Tungsten disulfide nanotubes demonstrate useful luminescent behavior
Tungsten disulfide nanotubes demonstrate useful luminescent behavior lead image
With different electro-optical properties than their bulk counterparts, interest in nanotubes has exploded. Initially, nanotubes were built from carbon, but researchers are increasingly exploring other inorganic materials. Ghosh et al. studied the electro-optical behavior of single wall tungsten disulfide nanotubes for the first time and discovered interesting new luminescent properties.
The researchers developed an improved production method for these nanotubes. Tungsten disulfide nanotubes have wider tri-atomic layers than their monoatomic carbon counterparts and, therefore, require highly energetic conditions to roll the layers into nanotubes.
“It was not simple to synthesize these single- and double-layered nanotubes,” said author Alla Zak. “But enhancing our high-power plasma method allowed us to create many of them and, thus, finally study their properties.”
Testing the tungsten disulfide nanotubes through electron microscopy and spectroscopy, the researchers observed cathodeluminescence — luminescence when bombarded with electrons. The single-wall and multiwall nanotubes were found to luminesce at different wavelengths, due to differences in their band gap energies. The cathodoluminescence of the single-wall nanotubes was consistent with quantum confinement.
“We experimentally demonstrated there’s a variance in band gaps between single-layer and multi-layer nanotubes,” Zak said. “It will be interesting if we can show in the future a band gap dependence on number of layers.”
Already, the computer simulations have confirmed differences in band gap energies between single- and double-walled tungsten disulfide nanotubes and suggested similar behavior for the higher numbered layers.
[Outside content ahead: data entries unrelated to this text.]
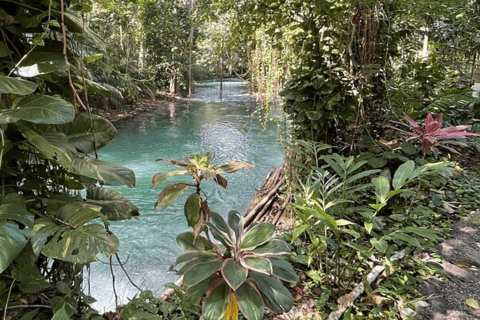 Martha Brae Bamboo Rafting Tour From Montego Bay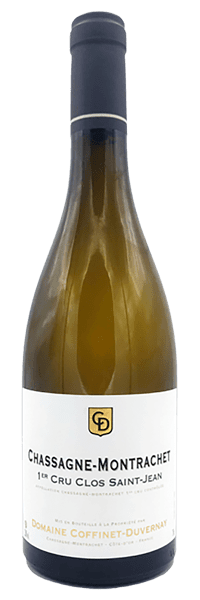 Domaine Coffinet-Duvernay - Chassagne-Montrachet 1er Cru Clos Saint Jean 2023 Blanc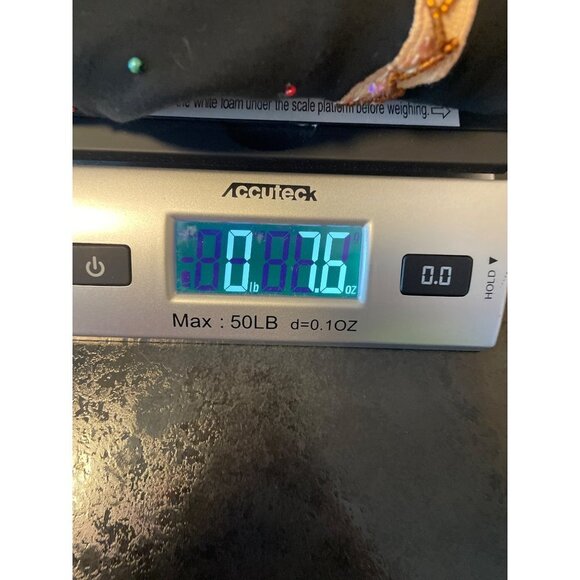 Jack B Quick Black Christmas Stocking Palm Tree Holiday T Shirt Sz L - Picture 10 of 10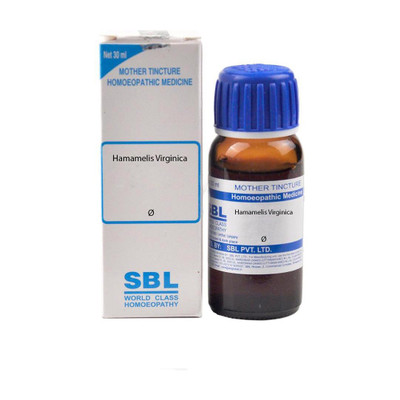 SBL Hamamelis Virginica Q Mother Tincture(25 g)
Due to these properties, such inorganic nanotubes could have many applications as photodetectors, photocatalysts in hydrogen production, field effect transistors and other switchable electronics.
Source: “Cathodoluminescence in single and multiwall WS2 nanotubes: Evidence for quantum confinement and strain effect,” by S. Ghosh, V. Brüser, I. Kaplan-Ashiri, R. Popovitz-Biro, S. Peglow, J. I. Martínez, J. A. Alonso, A. Zak, Applied Physics Reviews (2020). The article can be accessed at https://doi.org/10.1063/5.0019913 .